The security firm said it first contacted Micodus in September to notify company officials of the vulnerabilities. BitSight and CISA finally went public with the findings on Tuesday after months of trying to contact the manufacturer privately. At the time of writing, all vulnerabilities remain unpatched and unaffected.
“BitSight recommends that individuals and organizations currently using MiCODUS MV720 GPS tracking devices disable those devices until a solution is available,” researchers wrote. “Organizations using a MiCODUS GPS tracker, regardless of model, should be warned of insecurity related to the system architecture, which can compromise any device.”
The US Cybersecurity and Infrastructure Security Administration also warns of the risks posed by the critical security bugs.
“Successful exploitation of these vulnerabilities could give an attacker control over any MV720 GPS tracker, granting access to location, routes, fuel shutdown commands, and disabling various features (e.g., alarms),” agency officials wrote.
The vulnerabilities include one tracked as CVE-2022-2107, a hard-coded password with a priority rating of 9.8 out of a possible 10. Micodus trackers use it as the master password. Hackers who obtain this passcode can use it to login to the web server, impersonate the legitimate user and send commands to the tracker via text messages that appear to come from the GPS user’s mobile number . This check allows hackers to:
• Get full control over any GPS tracker
• Access location information, routes, geofences and tracking locations in real time
• Cut off fuel to vehicles
• Disable alarms and other functions
A separate vulnerability, CVE-2022-2141, leads to a broken authentication state in the protocol that the Micodus server and GPS tracker communicate with. Other vulnerabilities include a hard-coded password used by the Micodus server, a reflected cross-site scripting flaw in the web server, and an insecure direct object reference in the web server. The other tracking designations are CVE-2022-2199, CVE-2022-34150, CVE-2022-33944.
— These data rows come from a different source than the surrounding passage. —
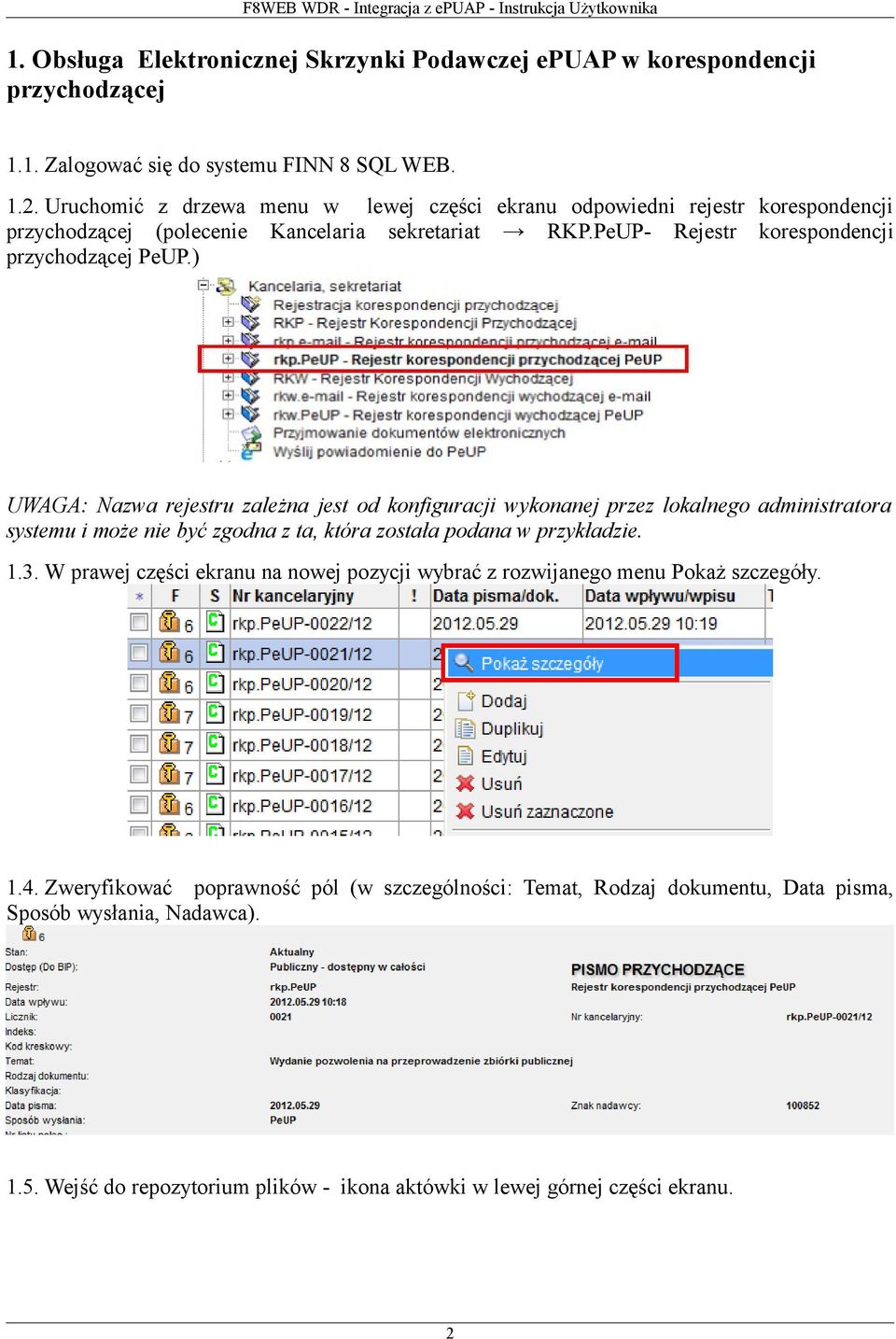 ) UWAGA: Nazwa rejestru zależna jest od konfiguracji wykonanej przez lokalnego administratora systemu i może nie być zgodna z ta, która została podana w przykładzie. 1.3.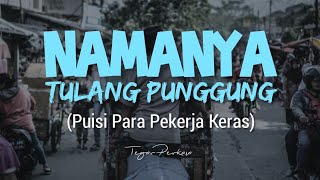 Download lagu NAMANYA TULANG PUNGGUNG (Lirik) | Puisi Para Pekerja Keras mp3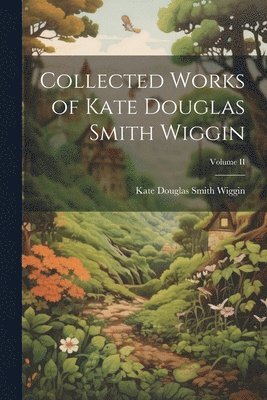 Collected Works of Kate Douglas Smith Wiggin; Volume II 1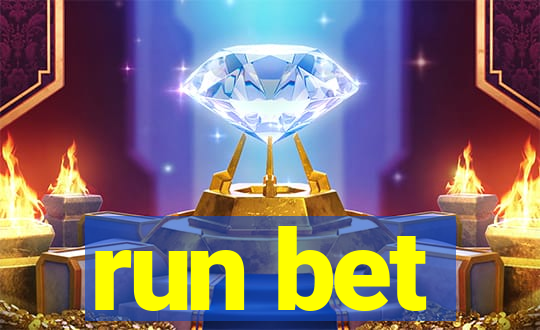 run bet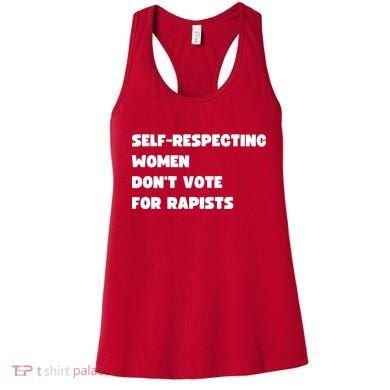 Selfrespecting Women DonT Vote For Rapists Women's Tank Top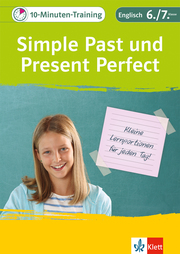 Klett 10-Minuten-Training Englisch Grammatik Simple Past und Present Perfect 6./7. Klasse - Cover
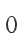 0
“Exploiting these vulnerabilities could have disastrous and even life-threatening consequences,” BitSight researchers wrote. “For example, an attacker could exploit a number of vulnerabilities to save fuel for an entire fleet of commercial or emergency vehicles. Or the attacker could use GPS information to monitor and abruptly stop vehicles on dangerous highways. Attackers can choose to covertly track individuals or make ransom demands to restore disabled vehicles to working order. There are many possible scenarios that could lead to loss of life, property damage, invasion of privacy and a threat to national security.”
Attempts to reach Micodus for comment were unsuccessful.
The BitSight warnings are important. Anyone using any of these devices should turn it off immediately if possible and consult a trained security specialist before using it again.